Я быстренько оделась, схватила кусок пирога с
капустой, кусок пирога с калиной, и ступила в январскую стужу… Добежав до
странного дома,
вдруг у самой тропинки увидела тёмную,
неподвижно стоявшую фигуру. То ли мужик, то ли баба… А, может, сам чёрт? Не
разобрать!
Холодные мурашки побежали по моей спине.
- Здравствуйте! – дрожа от холода (или от
страха?) довольно приветливо крикнула я.
На звук моего голоса фигура обернулось… Уф-ф! И
вовсе это не чёрт, а старичок – щуплый, невысокого роста… Чем-то мне напомнил………….
А бородища-то, бородища! Ниже колен опадает волшебной серебристой волной. Одет старичок
довольно странно: вместо фуфайки что-то
вроде армяка, на голове – малахай.
- Николай Чудотворец! - пронеслось в моей голове.
На моё приветствие
старичок не ответил, а отпрянул от меня, как от прокажённой.

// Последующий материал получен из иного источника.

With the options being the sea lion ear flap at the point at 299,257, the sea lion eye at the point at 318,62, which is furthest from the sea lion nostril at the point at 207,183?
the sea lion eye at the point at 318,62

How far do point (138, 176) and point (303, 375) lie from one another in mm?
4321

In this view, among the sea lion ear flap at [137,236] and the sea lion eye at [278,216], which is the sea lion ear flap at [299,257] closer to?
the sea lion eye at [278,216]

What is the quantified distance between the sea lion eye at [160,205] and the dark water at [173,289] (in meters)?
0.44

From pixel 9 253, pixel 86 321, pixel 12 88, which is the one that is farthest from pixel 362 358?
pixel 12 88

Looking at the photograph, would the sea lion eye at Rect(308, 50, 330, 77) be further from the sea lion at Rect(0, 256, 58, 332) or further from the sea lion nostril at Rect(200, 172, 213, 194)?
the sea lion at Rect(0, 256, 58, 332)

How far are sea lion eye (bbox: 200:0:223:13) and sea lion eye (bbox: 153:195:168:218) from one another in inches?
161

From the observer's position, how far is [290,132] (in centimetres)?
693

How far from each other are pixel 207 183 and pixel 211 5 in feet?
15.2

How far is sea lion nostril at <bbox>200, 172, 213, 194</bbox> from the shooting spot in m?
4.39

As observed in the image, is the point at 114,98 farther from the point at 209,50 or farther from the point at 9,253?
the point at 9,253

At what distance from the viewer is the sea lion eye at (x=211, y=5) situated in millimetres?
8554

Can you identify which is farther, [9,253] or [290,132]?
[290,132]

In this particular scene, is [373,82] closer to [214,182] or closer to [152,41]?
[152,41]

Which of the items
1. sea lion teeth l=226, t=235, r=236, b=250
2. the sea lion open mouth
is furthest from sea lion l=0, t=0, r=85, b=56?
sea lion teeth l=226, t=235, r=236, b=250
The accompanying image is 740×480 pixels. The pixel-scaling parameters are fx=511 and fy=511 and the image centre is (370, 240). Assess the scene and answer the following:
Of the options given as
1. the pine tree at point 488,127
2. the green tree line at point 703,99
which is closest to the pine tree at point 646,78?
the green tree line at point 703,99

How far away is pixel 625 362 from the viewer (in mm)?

- С Крещением! – стуча зубами, выдавила я.
Дед проворно повернулся ко мне спиной и быстро
засеменил к дому.
Вот он, призрачный неуловимый хозяин! Однако что-то
с ним было не так… Ну конечно - лицо! Белое, как снег, застывшее в неподвижной гримасе,
будто у фарфоровой куклы.
Глаза старика
разглядеть не успела – они оказались глубоко спрятаны под кустистыми седыми
бровями.
Я опрометью бросилась к тёти Лизиному дому.
Соседка, выслушав
мой сбивчивый рассказ и глядя на образок, перекрестилась.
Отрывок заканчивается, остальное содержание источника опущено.